Behind the bar with Brian Smith at Pinche Taqueria
Brian Smith, the barman at Pinche Taqueria who will also be behind the stick at the resurrected Squeaky Bean when that restaurant opens next year, began his love affair with the bar before he was even legal. "I've been bartending at home since I graduated from high school," he admits. "I got into cocktails because my brother and I used to have parties. He was running the kitchen at a pizzeria, so he would cook. I would be the beverage guy, and little eighteen-year-old me would be sitting there schooling people on classic cocktails."
His early days weren't all Manhattans and Martinis, though. "I think one of my favorite first drinks was gin and fresh juice," he remembers. "We used to drink it from 20 ounce mason jars."
After he turned 21, Smith decided to get behind the bar professionally. "I got my start developing the wine-bar concept at Pulcinella Pizzeria in Fort Collins" where he was going to school, he explains. He later moved down to the Pulcinella Pizzeria and Wine Bar in Cherry Hills Village, where he ran the drinks program, building a list of wine and beer and creating cocktails with Italian twists to go with his menu. It was while he was working there that he met Johnny Ballen, owner of the Squeaky Bean, and Smith agreed to eventually join that team when the concept reopened.
In the meantime, though, Ballen consulted on the drinks list at Pinche Taqueria, bringing Smith on to help. Rather than return to pizza, the bartender stayed on at Pinche permanently, shaking classics and signature cocktails that he helped develop, pouring from a spirits list that's tequila- and whiskey-based, and continuing his quest for knowledge that he'll eventually take to the Bean a few nights a week, too.

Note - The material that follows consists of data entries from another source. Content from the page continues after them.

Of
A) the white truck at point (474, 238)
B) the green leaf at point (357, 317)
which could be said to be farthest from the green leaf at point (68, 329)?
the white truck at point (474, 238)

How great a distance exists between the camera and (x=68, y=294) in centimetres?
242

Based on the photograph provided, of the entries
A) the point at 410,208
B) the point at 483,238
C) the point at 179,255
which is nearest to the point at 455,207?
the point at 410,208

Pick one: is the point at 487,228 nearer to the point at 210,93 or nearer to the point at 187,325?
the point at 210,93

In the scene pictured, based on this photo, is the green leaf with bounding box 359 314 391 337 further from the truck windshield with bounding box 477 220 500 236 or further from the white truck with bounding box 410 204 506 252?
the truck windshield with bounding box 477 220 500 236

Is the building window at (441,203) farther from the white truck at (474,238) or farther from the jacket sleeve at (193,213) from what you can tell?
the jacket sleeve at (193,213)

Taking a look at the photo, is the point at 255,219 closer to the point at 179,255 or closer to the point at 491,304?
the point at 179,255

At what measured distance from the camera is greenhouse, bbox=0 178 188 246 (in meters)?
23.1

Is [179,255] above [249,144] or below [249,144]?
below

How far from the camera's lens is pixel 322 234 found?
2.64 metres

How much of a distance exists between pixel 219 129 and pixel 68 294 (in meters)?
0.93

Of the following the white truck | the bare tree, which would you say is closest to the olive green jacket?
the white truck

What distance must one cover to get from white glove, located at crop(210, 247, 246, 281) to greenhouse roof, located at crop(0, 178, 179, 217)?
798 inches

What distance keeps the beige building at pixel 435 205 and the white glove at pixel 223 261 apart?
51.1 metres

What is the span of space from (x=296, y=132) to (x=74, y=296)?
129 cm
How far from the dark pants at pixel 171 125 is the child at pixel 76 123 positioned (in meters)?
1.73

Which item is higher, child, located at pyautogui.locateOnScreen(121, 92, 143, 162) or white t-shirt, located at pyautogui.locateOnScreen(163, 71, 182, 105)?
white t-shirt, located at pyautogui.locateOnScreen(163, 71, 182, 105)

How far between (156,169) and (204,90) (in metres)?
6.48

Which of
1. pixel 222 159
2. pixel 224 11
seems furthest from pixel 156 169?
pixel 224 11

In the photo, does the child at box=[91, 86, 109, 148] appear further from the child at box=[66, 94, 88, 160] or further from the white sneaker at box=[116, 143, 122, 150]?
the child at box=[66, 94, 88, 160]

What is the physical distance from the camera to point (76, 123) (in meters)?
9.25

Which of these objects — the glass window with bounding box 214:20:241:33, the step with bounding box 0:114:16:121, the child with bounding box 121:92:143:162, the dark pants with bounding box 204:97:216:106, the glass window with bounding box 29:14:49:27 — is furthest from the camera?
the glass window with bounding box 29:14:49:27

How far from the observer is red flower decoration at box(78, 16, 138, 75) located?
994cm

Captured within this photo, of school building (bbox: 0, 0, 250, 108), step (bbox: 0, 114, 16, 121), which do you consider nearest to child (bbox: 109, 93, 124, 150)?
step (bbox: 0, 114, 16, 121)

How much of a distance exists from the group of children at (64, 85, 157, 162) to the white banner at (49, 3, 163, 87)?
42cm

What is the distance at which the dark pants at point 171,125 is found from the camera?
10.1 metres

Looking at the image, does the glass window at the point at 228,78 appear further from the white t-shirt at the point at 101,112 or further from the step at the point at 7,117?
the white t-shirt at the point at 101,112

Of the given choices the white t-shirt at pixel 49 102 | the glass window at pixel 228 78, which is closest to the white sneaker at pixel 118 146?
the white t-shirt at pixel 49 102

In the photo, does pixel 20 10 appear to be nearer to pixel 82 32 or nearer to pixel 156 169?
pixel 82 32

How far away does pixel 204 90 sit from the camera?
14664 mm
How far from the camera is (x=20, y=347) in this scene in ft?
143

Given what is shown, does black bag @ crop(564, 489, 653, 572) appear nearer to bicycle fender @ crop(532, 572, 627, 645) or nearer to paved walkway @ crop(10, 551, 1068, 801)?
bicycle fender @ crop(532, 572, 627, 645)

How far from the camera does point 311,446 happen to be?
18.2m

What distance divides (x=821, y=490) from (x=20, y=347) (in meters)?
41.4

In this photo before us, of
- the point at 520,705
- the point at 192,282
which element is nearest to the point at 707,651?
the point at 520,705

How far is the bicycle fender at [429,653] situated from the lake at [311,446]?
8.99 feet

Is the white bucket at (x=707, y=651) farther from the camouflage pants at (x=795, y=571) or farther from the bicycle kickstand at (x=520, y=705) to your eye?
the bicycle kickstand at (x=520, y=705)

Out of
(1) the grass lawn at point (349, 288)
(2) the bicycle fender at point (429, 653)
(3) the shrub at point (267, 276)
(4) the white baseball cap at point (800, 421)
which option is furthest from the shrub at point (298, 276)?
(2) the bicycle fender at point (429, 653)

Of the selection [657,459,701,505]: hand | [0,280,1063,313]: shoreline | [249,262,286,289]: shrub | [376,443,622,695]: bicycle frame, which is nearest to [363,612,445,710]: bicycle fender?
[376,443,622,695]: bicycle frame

Here, he weighs in on his experiences behind the bar.
Bartending rule to live by: If we're talking advice to someone who was getting into bartending, I would say that they should understand that bartending is about 90 percent janitorial. You see volume bartenders that are really good at knocking out cocktails, but an air of cleanliness and professionalism is important. Otherwise, I think it's important to be both a bartender and a mixologist. Don't be a bartender who doesn't give a shit about the balance of the cocktails, and don't be a mixologist who doesn't care about the customer. It's fine to be snobby at home, but when you're behind the bar, you have a responsibility to get people to come back to that bar, and it helps if you can help them forget their day. Liquor is a nice tool for that, but a personality goes a long way, too.
Five words to describe your drink list: Shut up and come in. No, just kidding. Fresh, playful, honest, laminated (it is! It's laminated!), consistent.
Favorite drink on your list and why:I really dig our Proximus Paloma. It's the best Paloma I've had. We use Proximus Tequila, and Carlos, the owner, comes in pretty often. His wife, who's on the bottle, says it's her favorite, too. I think it's because a lot of Palomas are heavy on sweetness -- but ours is about balance.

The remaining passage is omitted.